I’m making a list, I’m checking it twice. November 28, 2009
I’ve read a couple of posts lately about Christmas lists. Specifically, about what to ask for from your in-laws. This is quite the conundrum.
Does your family do Christmas lists? We always have. As a kid, they were very very important. We got that huge Sears toy catalog in the mail and my sister and I would page through it, looking for things to put in our letters to Santa that we left on the fireplace with the cookies and milk. I remember one year running back into the living room on Christmas Eve to add a last minute gift idea to my letter. My mom was very careful to make sure I understood that Santa had probably already left the North Pole and I may not have made it on time. Very thoughtful.
Lists were definitely simpler then. You just asked for stuff. Whatever you wanted. The bigger the better. You probably weren’t going to get much of it, and that was fine. I just enjoyed the process. It was a precursor to my favorite things to do now – read magazines and make lists.

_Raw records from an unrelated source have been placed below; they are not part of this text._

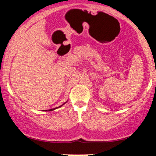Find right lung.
Masks as SVG:
<instances>
[{"label": "right lung", "instance_id": "add662e5", "mask_svg": "<svg viewBox=\"0 0 156 156\" xmlns=\"http://www.w3.org/2000/svg\"><path fill=\"white\" fill-rule=\"evenodd\" d=\"M62 105H61V106H62ZM61 106H59V107H61ZM55 108H53V109H49V110H48V112H50V111H53V110H55Z\"/></svg>", "mask_w": 156, "mask_h": 156}]
</instances>
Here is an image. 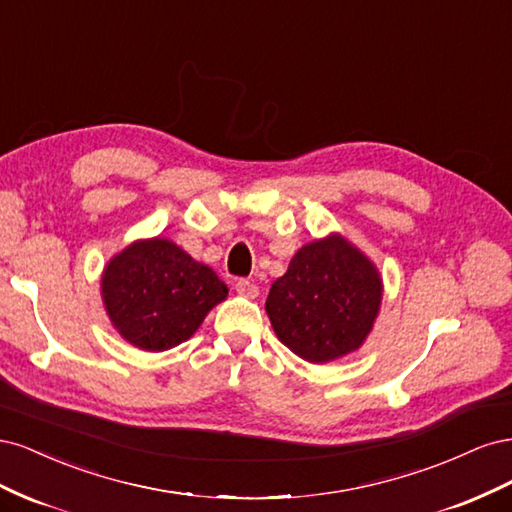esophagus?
I'll use <instances>...</instances> for the list:
<instances>
[{
  "label": "esophagus",
  "instance_id": "34e87169",
  "mask_svg": "<svg viewBox=\"0 0 512 512\" xmlns=\"http://www.w3.org/2000/svg\"><path fill=\"white\" fill-rule=\"evenodd\" d=\"M235 290L239 294H243V297H247V299L258 297V286L254 282H250V280H243V277L235 282Z\"/></svg>",
  "mask_w": 512,
  "mask_h": 512
}]
</instances>
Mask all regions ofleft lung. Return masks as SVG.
I'll return each mask as SVG.
<instances>
[{
  "label": "left lung",
  "mask_w": 512,
  "mask_h": 512,
  "mask_svg": "<svg viewBox=\"0 0 512 512\" xmlns=\"http://www.w3.org/2000/svg\"><path fill=\"white\" fill-rule=\"evenodd\" d=\"M382 299L376 267L339 237L294 254L271 284L267 314L280 342L309 363L339 359L363 344Z\"/></svg>",
  "instance_id": "8db88e82"
}]
</instances>
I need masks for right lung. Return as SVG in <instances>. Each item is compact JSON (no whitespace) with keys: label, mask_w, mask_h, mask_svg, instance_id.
Masks as SVG:
<instances>
[{"label":"right lung","mask_w":512,"mask_h":512,"mask_svg":"<svg viewBox=\"0 0 512 512\" xmlns=\"http://www.w3.org/2000/svg\"><path fill=\"white\" fill-rule=\"evenodd\" d=\"M102 294L115 329L136 348L160 352L185 342L228 288L175 243L151 239L108 262Z\"/></svg>","instance_id":"obj_1"}]
</instances>
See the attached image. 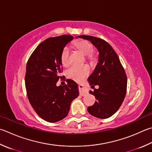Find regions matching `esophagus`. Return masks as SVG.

It’s a little more complicated now. Lists are definitely helpful if your family is really into gifts like ours are. I want to make sure we get gifts for people that they want. In a perfect world we would all be so in tune with each other that we wouldn’t even need lists and the gifts would be perfect every time, right? Well, we don’t live in that world. And that’s okay. But what do you ask for? And from who(m)? How much should things cost? WHAT ARE THE RULES?
It’s one thing to send a list to your own parents. I try to follow the same rules from when I was a kid. Ask for whatever! Get what you get! It’s fun! Your mom doesn’t care! She will just laugh at you if you get crazy! It’s all good!
But the in-law list is a little more stressful. They want a list, so you need to make one. But what is reasonable? Do you just list general ideas and hope for the best? Can you be specific, with links and instructions on setting up an Etsy account? I don’t know.
Either way, the list making is fun. I try to ask for things I would never buy for myself. Not because they are expensive, but because they seem frivolous. These are the things that make good gifts. They’re the things I try to buy off other people’s lists, too, so don’t ask me to get you socks. Not gonna happen.